Zhou claimed that farmers would mitigate this damage through “makeup planting” late in the season and claimed that the floods could “boost the harvest.”

“China’s food security will not be threatened by floods this year,” Zhou affirmed.

The government campaign urging citizens to save food appears to contradict Zhou’s confidence. In remarks on Tuesday, Xi Jinping urged his subjects to embrace “thrift.”

A customer buys vegetables at a supermarket in Handan in China’s northern Hebei province on August 10, 2020.  China’s consumer inflation edged up in July, official data showed on August 10, partly because of rising food prices from flood-related disruptions and as the country recovers from the coronavirus outbreak. (STR/AFP via Getty Images)
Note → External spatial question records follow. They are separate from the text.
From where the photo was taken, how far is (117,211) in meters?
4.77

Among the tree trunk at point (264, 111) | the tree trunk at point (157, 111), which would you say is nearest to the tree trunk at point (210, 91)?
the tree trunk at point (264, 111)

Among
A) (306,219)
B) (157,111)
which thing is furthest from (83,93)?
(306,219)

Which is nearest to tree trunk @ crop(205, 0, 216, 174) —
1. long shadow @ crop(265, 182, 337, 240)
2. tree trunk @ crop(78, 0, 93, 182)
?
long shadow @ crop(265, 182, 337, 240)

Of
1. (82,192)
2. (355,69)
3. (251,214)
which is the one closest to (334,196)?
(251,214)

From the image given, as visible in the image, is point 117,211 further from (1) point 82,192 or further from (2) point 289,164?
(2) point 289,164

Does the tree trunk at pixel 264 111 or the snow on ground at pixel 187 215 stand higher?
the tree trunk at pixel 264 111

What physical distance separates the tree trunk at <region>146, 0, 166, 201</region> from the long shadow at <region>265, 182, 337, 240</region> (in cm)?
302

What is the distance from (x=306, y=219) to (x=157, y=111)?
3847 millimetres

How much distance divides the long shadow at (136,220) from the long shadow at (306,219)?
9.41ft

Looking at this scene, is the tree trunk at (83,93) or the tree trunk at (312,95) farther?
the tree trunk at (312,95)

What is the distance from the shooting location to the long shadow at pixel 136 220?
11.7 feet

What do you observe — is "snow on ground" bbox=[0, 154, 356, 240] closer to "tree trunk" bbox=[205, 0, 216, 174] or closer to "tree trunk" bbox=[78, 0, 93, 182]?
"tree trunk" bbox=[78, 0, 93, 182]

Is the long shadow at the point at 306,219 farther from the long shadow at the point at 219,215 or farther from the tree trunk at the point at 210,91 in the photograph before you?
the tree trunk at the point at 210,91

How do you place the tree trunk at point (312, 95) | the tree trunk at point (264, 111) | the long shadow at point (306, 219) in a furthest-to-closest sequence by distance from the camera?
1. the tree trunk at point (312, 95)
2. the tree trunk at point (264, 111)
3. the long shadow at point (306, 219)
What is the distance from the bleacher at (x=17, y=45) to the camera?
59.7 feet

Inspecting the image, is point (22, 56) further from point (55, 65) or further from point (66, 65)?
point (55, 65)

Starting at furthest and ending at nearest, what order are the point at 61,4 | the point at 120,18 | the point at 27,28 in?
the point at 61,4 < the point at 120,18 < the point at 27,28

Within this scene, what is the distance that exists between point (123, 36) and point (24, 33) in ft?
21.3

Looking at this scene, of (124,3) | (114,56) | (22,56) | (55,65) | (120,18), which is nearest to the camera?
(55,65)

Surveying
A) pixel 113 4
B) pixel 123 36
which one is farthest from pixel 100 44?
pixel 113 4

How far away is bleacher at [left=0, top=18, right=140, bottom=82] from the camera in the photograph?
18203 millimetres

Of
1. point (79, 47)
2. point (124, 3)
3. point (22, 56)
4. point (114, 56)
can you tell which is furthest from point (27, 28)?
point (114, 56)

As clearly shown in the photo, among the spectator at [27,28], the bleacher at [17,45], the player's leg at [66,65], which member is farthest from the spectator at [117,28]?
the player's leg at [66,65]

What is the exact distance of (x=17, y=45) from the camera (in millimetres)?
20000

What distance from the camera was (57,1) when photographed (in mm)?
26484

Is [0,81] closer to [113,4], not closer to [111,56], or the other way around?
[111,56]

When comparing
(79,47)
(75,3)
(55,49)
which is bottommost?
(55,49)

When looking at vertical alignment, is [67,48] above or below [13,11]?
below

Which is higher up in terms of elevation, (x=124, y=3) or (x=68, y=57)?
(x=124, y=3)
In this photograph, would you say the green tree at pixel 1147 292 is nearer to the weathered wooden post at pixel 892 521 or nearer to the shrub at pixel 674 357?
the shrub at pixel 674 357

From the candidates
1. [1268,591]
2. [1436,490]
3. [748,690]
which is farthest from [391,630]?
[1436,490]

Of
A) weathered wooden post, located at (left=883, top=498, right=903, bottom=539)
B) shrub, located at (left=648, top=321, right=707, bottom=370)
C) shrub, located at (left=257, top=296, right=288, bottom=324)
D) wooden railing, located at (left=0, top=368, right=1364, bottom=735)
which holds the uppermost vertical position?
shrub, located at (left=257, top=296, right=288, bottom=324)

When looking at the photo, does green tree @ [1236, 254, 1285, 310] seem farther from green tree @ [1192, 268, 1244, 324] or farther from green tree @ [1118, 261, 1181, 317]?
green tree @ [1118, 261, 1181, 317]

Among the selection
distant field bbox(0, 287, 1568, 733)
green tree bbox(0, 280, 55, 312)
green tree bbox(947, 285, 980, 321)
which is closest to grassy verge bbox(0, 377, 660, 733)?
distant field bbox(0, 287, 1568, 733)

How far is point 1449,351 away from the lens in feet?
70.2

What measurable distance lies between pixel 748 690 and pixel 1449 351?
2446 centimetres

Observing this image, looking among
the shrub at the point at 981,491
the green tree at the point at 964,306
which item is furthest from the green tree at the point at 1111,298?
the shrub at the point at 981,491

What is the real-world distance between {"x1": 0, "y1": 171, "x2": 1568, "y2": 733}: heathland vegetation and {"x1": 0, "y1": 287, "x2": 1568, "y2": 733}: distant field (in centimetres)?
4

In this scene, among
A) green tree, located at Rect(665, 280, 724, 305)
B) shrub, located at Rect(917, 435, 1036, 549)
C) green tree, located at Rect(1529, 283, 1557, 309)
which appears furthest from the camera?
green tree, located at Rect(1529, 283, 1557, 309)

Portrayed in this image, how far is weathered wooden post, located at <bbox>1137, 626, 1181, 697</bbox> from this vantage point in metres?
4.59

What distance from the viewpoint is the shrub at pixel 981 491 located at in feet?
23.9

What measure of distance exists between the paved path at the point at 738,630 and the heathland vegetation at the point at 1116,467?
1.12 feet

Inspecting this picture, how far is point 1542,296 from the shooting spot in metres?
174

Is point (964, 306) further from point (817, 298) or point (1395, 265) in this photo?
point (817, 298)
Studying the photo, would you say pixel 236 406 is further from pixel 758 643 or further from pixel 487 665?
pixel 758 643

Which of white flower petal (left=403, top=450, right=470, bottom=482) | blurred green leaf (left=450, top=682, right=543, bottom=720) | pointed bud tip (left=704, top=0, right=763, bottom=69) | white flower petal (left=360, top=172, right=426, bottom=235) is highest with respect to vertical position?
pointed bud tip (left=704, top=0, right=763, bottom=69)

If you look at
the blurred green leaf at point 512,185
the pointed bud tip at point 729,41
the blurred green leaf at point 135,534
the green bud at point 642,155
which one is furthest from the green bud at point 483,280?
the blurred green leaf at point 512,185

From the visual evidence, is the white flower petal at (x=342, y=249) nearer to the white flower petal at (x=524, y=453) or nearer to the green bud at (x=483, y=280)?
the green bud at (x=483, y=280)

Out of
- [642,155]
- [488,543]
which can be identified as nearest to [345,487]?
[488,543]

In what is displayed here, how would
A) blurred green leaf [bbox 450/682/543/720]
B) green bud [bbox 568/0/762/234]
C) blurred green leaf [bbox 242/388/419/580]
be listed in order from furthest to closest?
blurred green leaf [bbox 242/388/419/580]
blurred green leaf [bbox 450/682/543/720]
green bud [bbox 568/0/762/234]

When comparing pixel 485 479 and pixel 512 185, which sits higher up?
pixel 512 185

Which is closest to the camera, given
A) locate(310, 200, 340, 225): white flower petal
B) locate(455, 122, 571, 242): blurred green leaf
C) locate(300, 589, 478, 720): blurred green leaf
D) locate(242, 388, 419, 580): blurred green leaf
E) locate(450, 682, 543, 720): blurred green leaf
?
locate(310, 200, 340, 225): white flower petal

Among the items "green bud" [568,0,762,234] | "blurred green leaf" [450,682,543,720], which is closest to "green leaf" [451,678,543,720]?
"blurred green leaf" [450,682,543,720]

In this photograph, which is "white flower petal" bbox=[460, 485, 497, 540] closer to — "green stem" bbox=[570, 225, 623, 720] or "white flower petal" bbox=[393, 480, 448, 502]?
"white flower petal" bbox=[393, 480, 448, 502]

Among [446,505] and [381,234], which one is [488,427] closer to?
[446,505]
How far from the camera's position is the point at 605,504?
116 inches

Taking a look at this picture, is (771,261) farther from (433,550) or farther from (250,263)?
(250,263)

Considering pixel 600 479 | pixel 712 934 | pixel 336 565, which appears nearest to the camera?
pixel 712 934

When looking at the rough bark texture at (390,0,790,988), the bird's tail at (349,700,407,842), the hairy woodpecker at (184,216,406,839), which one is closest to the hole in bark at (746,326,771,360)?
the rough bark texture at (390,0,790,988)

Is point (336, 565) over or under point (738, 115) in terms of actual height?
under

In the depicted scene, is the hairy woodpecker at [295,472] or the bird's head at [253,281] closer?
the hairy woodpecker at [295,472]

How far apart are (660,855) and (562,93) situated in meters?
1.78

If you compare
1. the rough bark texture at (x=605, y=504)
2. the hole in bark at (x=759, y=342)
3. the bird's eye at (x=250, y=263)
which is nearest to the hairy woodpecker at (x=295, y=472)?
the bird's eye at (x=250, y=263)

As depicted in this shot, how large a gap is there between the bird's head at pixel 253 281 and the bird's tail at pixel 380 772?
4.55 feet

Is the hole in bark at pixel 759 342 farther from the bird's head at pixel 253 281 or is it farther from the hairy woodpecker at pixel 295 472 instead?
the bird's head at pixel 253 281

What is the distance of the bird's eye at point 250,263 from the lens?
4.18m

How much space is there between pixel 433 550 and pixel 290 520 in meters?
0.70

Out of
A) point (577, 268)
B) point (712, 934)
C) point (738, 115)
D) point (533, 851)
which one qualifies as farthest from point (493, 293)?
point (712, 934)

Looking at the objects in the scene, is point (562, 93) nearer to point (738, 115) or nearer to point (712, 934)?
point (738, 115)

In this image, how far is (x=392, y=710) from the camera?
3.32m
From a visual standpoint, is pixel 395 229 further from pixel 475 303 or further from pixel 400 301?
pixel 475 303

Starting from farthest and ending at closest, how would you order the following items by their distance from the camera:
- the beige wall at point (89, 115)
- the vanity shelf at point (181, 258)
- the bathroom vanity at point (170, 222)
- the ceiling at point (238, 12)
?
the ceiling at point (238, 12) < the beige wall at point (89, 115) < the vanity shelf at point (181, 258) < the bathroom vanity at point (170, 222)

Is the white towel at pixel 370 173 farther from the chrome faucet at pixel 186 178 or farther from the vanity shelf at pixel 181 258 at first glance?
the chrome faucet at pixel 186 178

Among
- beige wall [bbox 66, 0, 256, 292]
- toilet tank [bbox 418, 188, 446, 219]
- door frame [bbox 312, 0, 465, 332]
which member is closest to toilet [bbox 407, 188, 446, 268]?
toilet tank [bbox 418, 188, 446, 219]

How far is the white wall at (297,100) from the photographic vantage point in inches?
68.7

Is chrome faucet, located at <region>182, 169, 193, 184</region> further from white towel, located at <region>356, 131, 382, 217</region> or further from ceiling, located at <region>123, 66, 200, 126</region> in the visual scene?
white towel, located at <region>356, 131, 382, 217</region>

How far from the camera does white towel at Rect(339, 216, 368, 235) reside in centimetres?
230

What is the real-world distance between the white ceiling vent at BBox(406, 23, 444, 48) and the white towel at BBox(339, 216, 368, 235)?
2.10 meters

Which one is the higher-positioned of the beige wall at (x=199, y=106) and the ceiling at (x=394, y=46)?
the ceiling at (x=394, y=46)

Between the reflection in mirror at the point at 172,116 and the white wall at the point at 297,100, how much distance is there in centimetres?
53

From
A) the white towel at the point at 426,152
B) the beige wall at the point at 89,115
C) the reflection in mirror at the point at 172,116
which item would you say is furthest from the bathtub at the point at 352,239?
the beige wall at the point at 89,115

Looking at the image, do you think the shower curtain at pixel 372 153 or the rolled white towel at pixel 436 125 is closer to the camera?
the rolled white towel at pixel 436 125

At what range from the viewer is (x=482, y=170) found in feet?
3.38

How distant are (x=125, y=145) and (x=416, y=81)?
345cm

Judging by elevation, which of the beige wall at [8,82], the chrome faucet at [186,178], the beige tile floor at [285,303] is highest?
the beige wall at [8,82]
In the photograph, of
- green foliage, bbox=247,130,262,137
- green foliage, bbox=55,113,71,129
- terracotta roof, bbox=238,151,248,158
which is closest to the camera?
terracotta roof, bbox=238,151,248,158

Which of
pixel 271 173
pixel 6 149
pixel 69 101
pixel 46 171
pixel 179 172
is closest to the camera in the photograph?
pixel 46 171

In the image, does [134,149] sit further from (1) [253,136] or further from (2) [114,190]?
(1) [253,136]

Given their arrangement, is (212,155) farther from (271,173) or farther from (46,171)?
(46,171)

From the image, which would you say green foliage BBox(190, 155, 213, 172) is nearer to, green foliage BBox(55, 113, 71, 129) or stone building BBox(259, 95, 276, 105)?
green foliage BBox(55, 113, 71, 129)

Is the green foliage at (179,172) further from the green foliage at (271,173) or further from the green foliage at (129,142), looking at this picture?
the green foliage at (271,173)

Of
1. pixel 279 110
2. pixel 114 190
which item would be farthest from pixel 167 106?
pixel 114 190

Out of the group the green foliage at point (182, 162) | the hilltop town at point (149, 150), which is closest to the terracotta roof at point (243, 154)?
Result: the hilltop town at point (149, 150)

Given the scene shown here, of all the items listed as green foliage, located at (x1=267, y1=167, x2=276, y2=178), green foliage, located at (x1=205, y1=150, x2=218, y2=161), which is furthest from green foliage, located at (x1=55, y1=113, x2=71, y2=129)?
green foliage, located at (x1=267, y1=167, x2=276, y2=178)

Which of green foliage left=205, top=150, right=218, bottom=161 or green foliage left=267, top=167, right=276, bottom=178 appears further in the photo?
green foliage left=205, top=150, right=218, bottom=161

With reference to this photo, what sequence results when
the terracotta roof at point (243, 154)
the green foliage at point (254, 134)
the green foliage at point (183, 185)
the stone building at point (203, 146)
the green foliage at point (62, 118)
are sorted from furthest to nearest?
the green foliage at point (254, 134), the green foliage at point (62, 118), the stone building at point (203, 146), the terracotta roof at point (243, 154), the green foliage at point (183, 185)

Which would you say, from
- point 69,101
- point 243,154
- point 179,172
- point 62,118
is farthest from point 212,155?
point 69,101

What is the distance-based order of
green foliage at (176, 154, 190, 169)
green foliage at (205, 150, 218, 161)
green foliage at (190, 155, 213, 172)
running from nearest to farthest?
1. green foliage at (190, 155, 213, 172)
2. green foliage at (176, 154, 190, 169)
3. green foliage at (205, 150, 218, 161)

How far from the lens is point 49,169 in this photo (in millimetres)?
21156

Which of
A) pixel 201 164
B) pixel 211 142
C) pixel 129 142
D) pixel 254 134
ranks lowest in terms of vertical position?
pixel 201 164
“It is necessary to further enhance public awareness of the issue, effectively cultivate thrifty habits and foster a social environment where waste is shameful and thriftiness is applaudable,” Xi reportedly said.

State media later added that the food waste campaign would explicitly target individuals who broadcast themselves eating large amounts of food on social media, an increasingly popular form of entertainment. The Communist Party, state reports asserted, would also pass unspecified laws to prevent Chinese people from wasting food.

Xi has spoken little about the floods in public, making only cursory appearances at bureaucratic meetings in Beijing to urge local Communist Party members to “brave” the natural disaster, without offering any specific policy. At press time, Xi has not visited any flood-affected areas or offered condolences to the families of the over 150 people missing or confirmed dead as a result of the flooding.

After a difficult July in which Chinese officials admitted that the world’s largest hydroelectric plant, the Three Gorges Dam, had become distorted under pressure from heightened water, the most severe rain has shifted to other parts of the country. Cities like central Wuhan, on the banks of the Yangtze, are slowly attempting to assess the damage of the floods.

Beijing, in the nation’s northeast, is facing what Xinhua called “torrential” rains this week. Sichuan province, on the other side of the country, was forced to evacuate tens of thousands of people this week as the rain began to batter the area on Monday. In Sichuan alone, authorities have documented 14 rivers overflowing.